5. Conclusion and Future Work

Due to the limited performance of KH on complex problems [2], KS operator has been introduced to the standard KH to develop a novel improved metaheuristic optimization method based on KH and SA, called simulated annealing-based krill herd (SKH) algorithm, for optimization problem. In SKH, firstly, we use a standard KH algorithm to select a good candidate solution set. And then, a new krill selecting (KS) operator is introduced into the basic KH method. The introduced KS operator includes greedy strategy and accepting a not-so-good solution with a small probability. This greedy strategy is applied to accept a good candidate solution so as to improve its efficiency and reliability for solving global numerical optimization problem. Furthermore, the KS operator not only accepts changes that improve the objective function, but also keeps some changes in not-so-good solutions with a low probability that are not ideal. This can enhance the adversity of the population, improve the exploration of KH, and evade premature convergence.

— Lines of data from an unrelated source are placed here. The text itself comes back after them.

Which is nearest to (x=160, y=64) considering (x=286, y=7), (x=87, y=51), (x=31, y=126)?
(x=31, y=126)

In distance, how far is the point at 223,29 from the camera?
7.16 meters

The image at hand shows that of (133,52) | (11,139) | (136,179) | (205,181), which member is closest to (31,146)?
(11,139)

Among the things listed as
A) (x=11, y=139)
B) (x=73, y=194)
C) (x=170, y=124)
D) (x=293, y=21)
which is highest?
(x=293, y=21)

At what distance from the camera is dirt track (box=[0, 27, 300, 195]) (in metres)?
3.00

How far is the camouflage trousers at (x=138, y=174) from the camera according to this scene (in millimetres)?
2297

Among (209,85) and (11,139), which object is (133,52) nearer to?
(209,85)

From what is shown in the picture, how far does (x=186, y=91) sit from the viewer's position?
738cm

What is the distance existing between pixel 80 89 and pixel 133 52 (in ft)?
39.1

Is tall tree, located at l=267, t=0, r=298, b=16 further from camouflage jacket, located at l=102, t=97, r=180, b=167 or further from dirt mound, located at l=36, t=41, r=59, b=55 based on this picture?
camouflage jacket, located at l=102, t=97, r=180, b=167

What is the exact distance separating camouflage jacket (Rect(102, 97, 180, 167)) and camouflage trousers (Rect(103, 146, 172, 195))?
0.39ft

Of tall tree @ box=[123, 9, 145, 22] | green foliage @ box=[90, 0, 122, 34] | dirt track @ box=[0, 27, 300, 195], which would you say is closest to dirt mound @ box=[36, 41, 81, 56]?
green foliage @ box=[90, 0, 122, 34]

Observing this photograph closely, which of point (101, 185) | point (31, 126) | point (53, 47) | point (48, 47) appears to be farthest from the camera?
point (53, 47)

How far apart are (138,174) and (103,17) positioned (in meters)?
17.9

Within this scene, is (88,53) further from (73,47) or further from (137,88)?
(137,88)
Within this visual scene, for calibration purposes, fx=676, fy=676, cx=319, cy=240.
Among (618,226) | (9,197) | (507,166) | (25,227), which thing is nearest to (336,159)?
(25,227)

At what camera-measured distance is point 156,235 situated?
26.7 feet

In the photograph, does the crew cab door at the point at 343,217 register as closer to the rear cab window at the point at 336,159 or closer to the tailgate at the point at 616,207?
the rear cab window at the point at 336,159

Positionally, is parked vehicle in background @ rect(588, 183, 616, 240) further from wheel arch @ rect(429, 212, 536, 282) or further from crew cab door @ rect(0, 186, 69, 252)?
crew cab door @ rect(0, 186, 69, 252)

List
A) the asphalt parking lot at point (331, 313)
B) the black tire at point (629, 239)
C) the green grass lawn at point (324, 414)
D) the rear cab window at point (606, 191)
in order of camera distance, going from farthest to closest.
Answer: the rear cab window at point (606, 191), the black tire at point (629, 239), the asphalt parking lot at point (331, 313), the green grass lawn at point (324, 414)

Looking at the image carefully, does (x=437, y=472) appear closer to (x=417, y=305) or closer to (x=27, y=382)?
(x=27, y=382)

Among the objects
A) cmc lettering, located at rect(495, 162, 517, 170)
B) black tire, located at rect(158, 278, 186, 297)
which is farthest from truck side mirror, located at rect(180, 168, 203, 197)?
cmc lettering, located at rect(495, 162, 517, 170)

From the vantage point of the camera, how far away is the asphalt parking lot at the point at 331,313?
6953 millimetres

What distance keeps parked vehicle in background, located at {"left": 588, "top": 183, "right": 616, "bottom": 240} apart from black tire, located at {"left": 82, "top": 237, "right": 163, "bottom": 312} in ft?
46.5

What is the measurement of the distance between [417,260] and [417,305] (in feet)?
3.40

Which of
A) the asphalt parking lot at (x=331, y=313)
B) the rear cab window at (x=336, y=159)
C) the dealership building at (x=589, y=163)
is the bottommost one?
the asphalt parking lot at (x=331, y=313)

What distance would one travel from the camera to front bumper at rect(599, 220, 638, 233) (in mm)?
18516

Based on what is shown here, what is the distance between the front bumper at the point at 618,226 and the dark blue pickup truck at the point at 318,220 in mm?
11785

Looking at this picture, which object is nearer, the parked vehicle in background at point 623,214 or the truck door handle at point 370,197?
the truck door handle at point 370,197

Furthermore, we can see that this new method can speed up the global convergence rate without losing the strong robustness of the basic KH. From the analyses of the experimental results, we observe that the SKH greatly improves the reliability of the global optimality and they also improve the quality of the solutions on unimodal and most multimodal problems. In addition, the SKH is simple and implements easily.

In the field of numerical optimization, there are numerous issues that deserve further scrutiny. Our future work will emphasize the two issues. On the one hand, we would employ our proposed SKH method to solve real-world engineering optimization problems, and, obviously, SKH can be a great method for real-world engineering optimization problems. On the other hand, we would develop more new metaheuristic methods to solve optimization problems more accurately and efficiently [2].

Acknowledgments

This work was supported by State Key Laboratory of Laser Interaction with Material Research Fund under Grant no. SKLLIM0902-01 and Key Research Technology of Electric-discharge Non-Chain Pulsed DF Laser under Grant no. LXJJ-11-Q80.